Over £150,000 was raised largely by Echo newspaper readers towards the cost of a new laboratory at Southampton General Hospital from where the Flavell’s would pioneer new antibody-based treatments for children with relapsed leukaemia. The new laboratory was named The Simon Flavell Leukaemia Research Laboratory and was formally opened by Gary & Michelle Lineker on the 10th February 1993 following which the Lineker’s became the charity’s Patrons for the next eleven years. The Lineker’s had had personal experience of leukaemia when one of their children, George, was diagnosed with the disease as a newborn baby and it was this which persuaded them to back Leukaemia Busters.

1999-2009

From their new laboratory The Flavell’s pushed their research ahead unrelentingly, developing and producing in their own laboratory several different antibody drugs for the treatment of patients whose leukaemia stubbornly refused to respond to conventional treatments. After testing and proving the safety of their antibody-based immunotoxin drugs in two separate clinical trials in adult patients, the regulatory authorities finally allowed them to use one of their drugs called BUSAP in children with relapsed leukaemia. Leukaemia Busters now working together with Cancer Research UK and the UK Children’s Cancer Group (UKCCSG) undertook the first ground-breaking clinical trial in the UK of their antibody-based drug BUSAP in children with relapsed or drug resistant leukaemia. All this was made possible through the generosity of Echo newspaper readers who had supported the charity from the beginning.

2009-2019

Work today in the Simon Flavell Leukaemia Research Lab at Southampton General Hospital, still under the leadership of the Flavell’s, continues with an ever increasing urgency as they continue to build on research findings of the past to create a legacy of better and safer treatments for future generations of patients. Now at 30 years of age Leukaemia Busters can look back at their achievements with some pride in knowing that the work of the past has helped make a difference  and that the work they will continue into the future will improve things further still until leukaemia is no longer a fatal disease.

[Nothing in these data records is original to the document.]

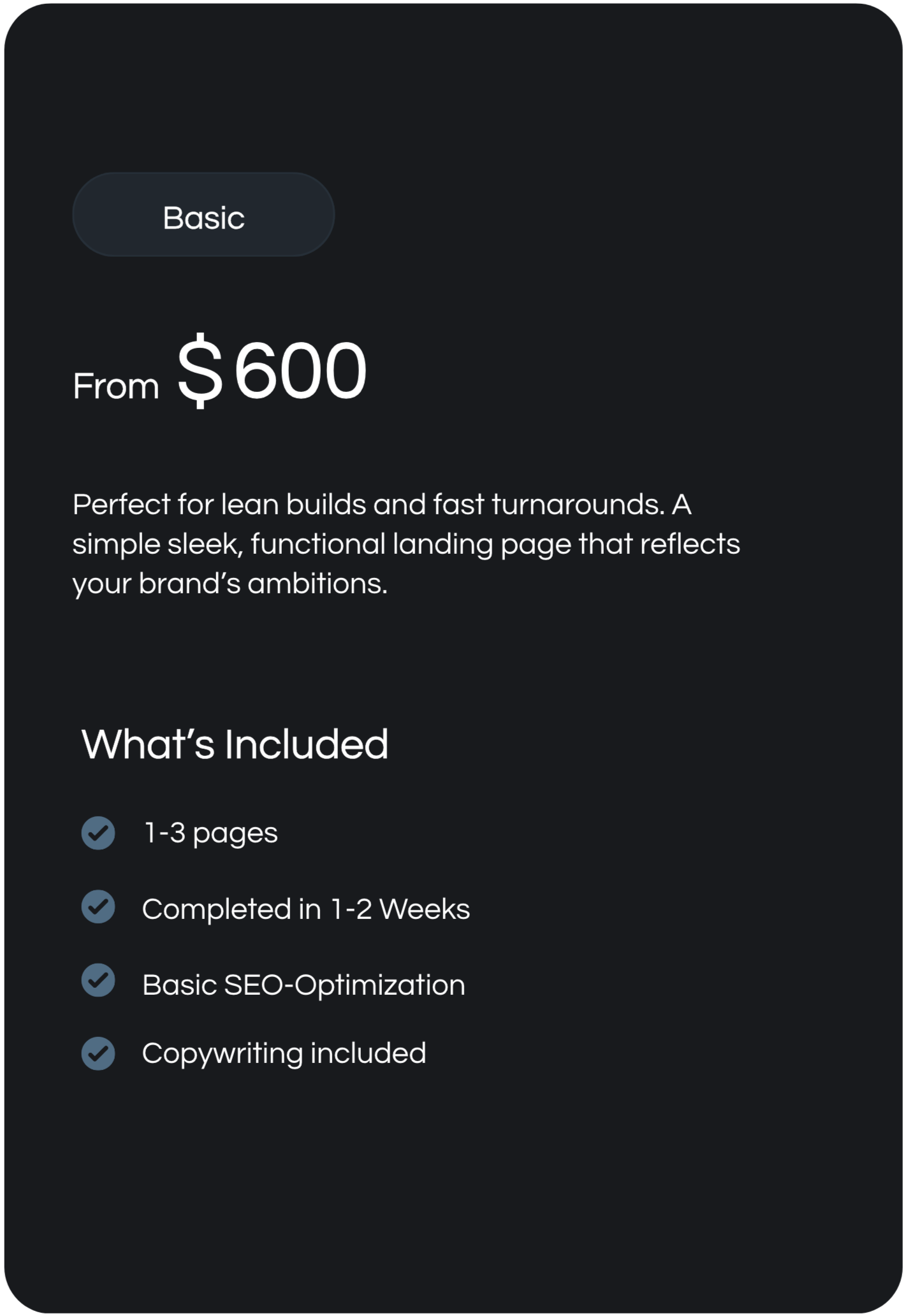 Basic

From $600

Perfect for lean builds and fast turnarounds. A simple sleek, functional landing page that reflects your brand’s ambitions.

What’s Included

1-3 pages

Completed in 1-2 Weeks

Basic SEO-Optimization

Copywriting included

Scientific Director of Leukaemia Busters, Dr David Flavell when asked about the charity’s 30th anniversary and what it meant for him and his co-worker wife made the following comment:
“Whilst it is impossible not to look back at the past, we continually take a forward look remembering that the successes we are now seeing with immunotherapy for cancer are the direct result of past research. Our own personal circumstances with the loss of our only child was, and still is, a great motivating force for us, pushing us on to do things that might otherwise seem impossible. One thing we can be sure of, the outlook for future generations of leukaemia patients will continue to improve year on year and we are very pleased to have played our small part in this process, motivated by the memory and love we have for the son we lost. It’s good to know that what we and many thousands of scientists and doctors worldwide have achieved will eventually banish leukaemia as a fatal disease in the not too distant future. We are immensely grateful to everyone who has supported us over the past 30 years all of whom have contributed towards making this dream become reality”.

LEUKAEMIA BUSTERS FIRSTS

  • The first laboratory dedicated to developing new antibody-based drugs for children with leukaemia.

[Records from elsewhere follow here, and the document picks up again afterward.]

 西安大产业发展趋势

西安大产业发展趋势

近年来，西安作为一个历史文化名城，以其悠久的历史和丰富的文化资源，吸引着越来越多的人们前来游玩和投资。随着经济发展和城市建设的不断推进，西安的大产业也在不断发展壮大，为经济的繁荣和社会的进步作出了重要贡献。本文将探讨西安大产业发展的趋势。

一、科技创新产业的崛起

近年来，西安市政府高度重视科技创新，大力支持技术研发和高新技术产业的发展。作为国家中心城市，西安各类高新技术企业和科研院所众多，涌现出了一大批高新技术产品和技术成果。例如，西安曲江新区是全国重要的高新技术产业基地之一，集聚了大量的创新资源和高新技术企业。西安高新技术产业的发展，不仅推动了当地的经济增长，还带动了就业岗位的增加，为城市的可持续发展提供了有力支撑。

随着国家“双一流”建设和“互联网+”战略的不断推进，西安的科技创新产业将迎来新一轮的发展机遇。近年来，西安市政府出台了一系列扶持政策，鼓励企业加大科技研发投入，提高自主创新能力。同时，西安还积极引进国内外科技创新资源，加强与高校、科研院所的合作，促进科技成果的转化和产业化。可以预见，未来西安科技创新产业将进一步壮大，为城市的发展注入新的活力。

  • The first to launch a multicentre clinical trial at 11 children’s cancer centres in the UK with an antibody-based drug in children with relapsed leukaemia.

  • Amongst the first to show through research that cocktails of different antibodies were more effective in treating leukaemia experimentally.

  • The first to show that innate immunity acts together with an antibody-based drug called an immunotoxin to achieve a better curative effect.